## Selected passage
The device may be mechanical in function and may be located inside
or outside of the structure 12 where it operates to deliver
mechanical energy sufficient to initiate an the liquid to solid
phase change in the heat storage material 16. Such mechanical
energy may be in the form of waves initiated through percussion,
vibration or otherwise. It should be appreciated that various
configurations may be used for the generation of waves or other
mechanical energy to the heat storage material 16. For example, in
one configuration a moveable member maybe provided that is
configured to strike the structure 12 containing the heat storage
material 16 thereby transmitting energy waves through the material
and initiating a phase change therein. Such movable members may
comprise a pin, hammer, or other suitable percussion member and may
move through the use of a solenoid (electrically driven,
pneumatically driven or otherwise), or the like. In another
configuration, the moveable member is configured to move the
structure 12 with sufficient force to cause disturbance and
initiate the phase change of the heat storage material 16. Other
configurations are contemplated.
[0019] The energy input device 26 may be activated at different
times and through different activation devices 32. The energy input
device 26 may be activated during an operational cycle of the
engine, during a non-operational cycle of the engine, or both. In
one exemplary embodiment, the energy input device 26 is activated
prior to ignition of the engine 18. For example, the energy input
device may be associated with a suitable controller for activation
of the energy input device during approach of an operator to the
vehicle, during unlocking of a vehicle door, upon placement in, or
rotation of, a key in an ignition system of the engine 18, or
otherwise. In another configuration, the energy input device is
activated during start-up of the engine. This may be through an
activation device 32 or through the natural vibration of the engine
18 during starting. In still another exemplary embodiment, the
energy input device 26 may be activated after initial ignition of
the engine. In configurations where more than one energy input
device 26 is used, it is contemplated that the energy input devices
may be activated simultaneously or at different times, such as
sequentially or otherwise.
[0020] The activation device 32 may comprise any suitable device
capable of transmitting signals to the energy input device 26. In
one configuration, the activation device comprises a remote device,
such as a remote keyless entry fob of a vehicle. In another
configuration, the activation device 32 comprises a control device
associated with a vehicle, such as an engine or vehicle controller.
In this configuration, the controller may be in communication with
the remote device, a sensor associated with the ignition, an entry
handle of the vehicle or otherwise. It should be appreciated that
other configurations are contemplated.

## Requirement
Rewrite the paragraph of the passage on the energy input device that begins "The energy input device 26 may be activated at different times" as a short bulleted list, keeping its main facts. Rely only on the passage on the energy input device to complete this work.

## Exercise data
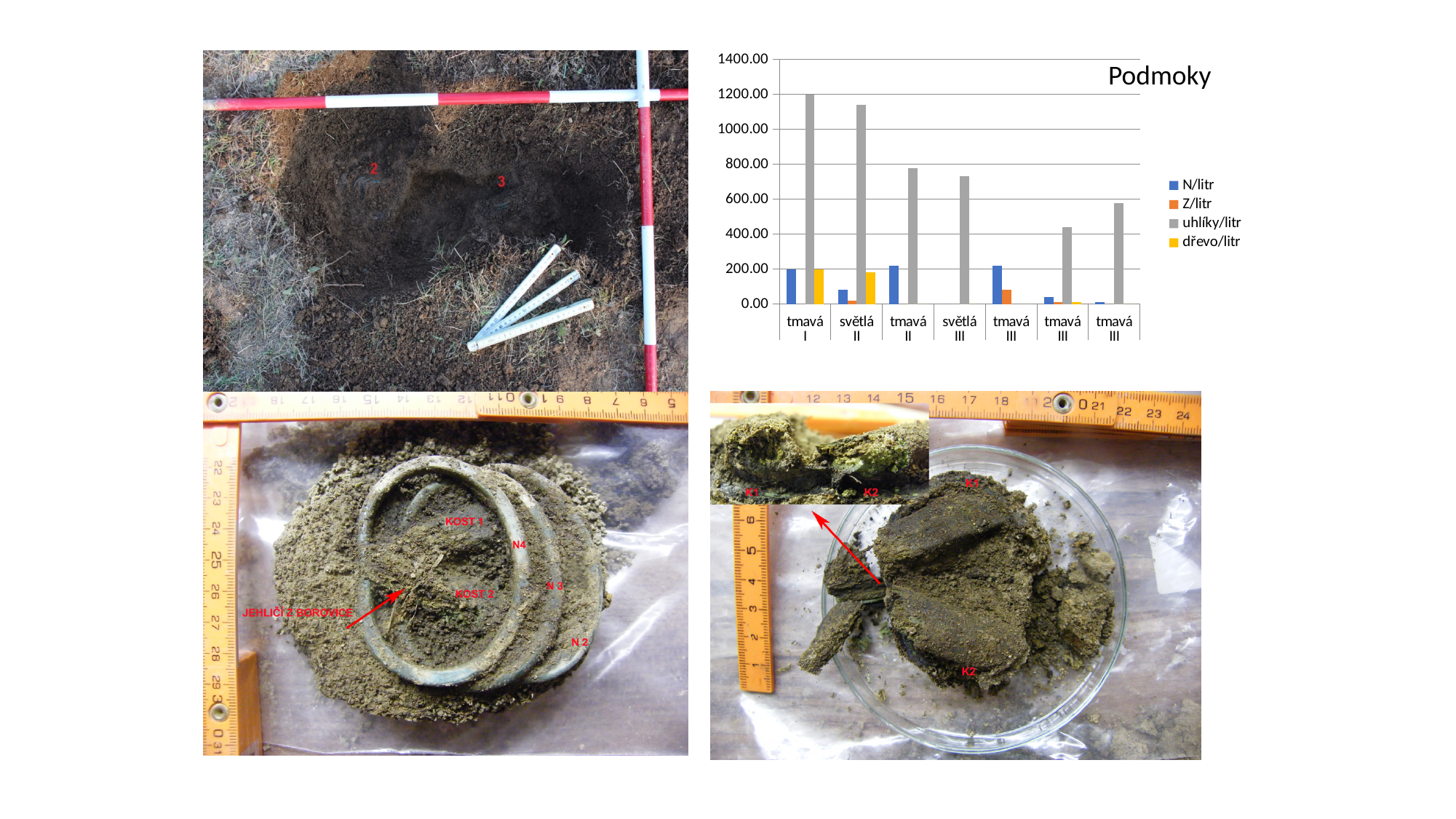
How many series does the chart legend list? 4 Which colour represents the uhlíky/litr series in the chart? gray Which is larger, the N/litr value for tmavá I or for světlá II? tmavá I Which category has the highest uhlíky/litr value? tmavá I Which is larger, the uhlíky/litr value for světlá II or for tmavá II? světlá II Is the uhlíky/litr value for tmavá I greater or less than 1000? greater Is the uhlíky/litr value for světlá III greater or less than 800? less What is the title of the chart? Podmoky What kind of chart is shown on the slide? bar chart How many categories are shown along the x axis of the chart? 7 Is the N/litr value for světlá II greater or less than 200? less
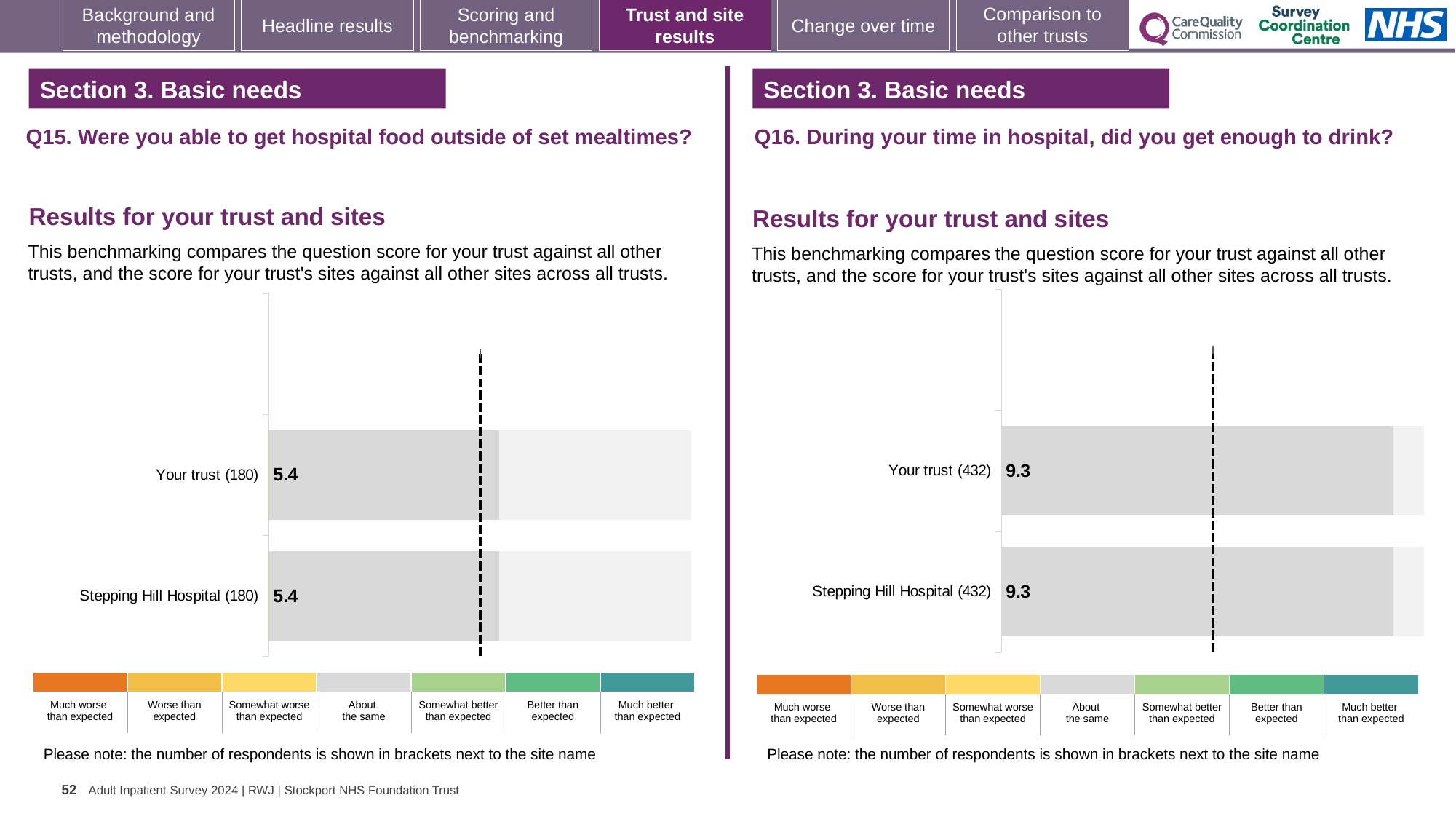
Is the score for Your trust on the Q16 chart (right) larger or smaller than the score for Your trust on the Q15 chart (left)? Larger How many bars are plotted on the Q15 chart (left)? 2 How many bars are plotted on the Q16 chart (right)? 2 On the Q16 chart (right), what is the score for Stepping Hill Hospital? 9.3 On the Q15 chart (left), how many respondents are shown in brackets next to Your trust? 180 On the Q15 chart (left), what is the difference between the score for Your trust and the score for Stepping Hill Hospital? 0 On the Q16 chart (right), how many respondents are shown in brackets next to Stepping Hill Hospital? 432 What kind of chart is used on the Q16 chart (right)? Bar chart On the Q16 chart (right), what is the difference between the score for Your trust and the score for Stepping Hill Hospital? 0 On the Q15 chart (left), what is the score for Your trust? 5.4 On the Q15 chart (left), what is the score for Stepping Hill Hospital? 5.4 On the Q16 chart (right), what is the score for Your trust? 9.3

## Solved exercise
- The energy input device 26 can be activated at different times and by different activation devices 32.
- It may be activated while the engine is operating, while it is not operating, or both.
- It may be activated before the engine 18 is ignited. For example, a controller may activate it when an operator approaches the vehicle, when a door is unlocked, or when a key is placed in or turned in the ignition system.
- It may be activated during engine start-up, either by an activation device 32 or by the engine's natural vibration during starting.
- It may be activated after the engine's initial ignition.
- When more than one energy input device is used, they may be activated at the same time or at different times, such as one after another.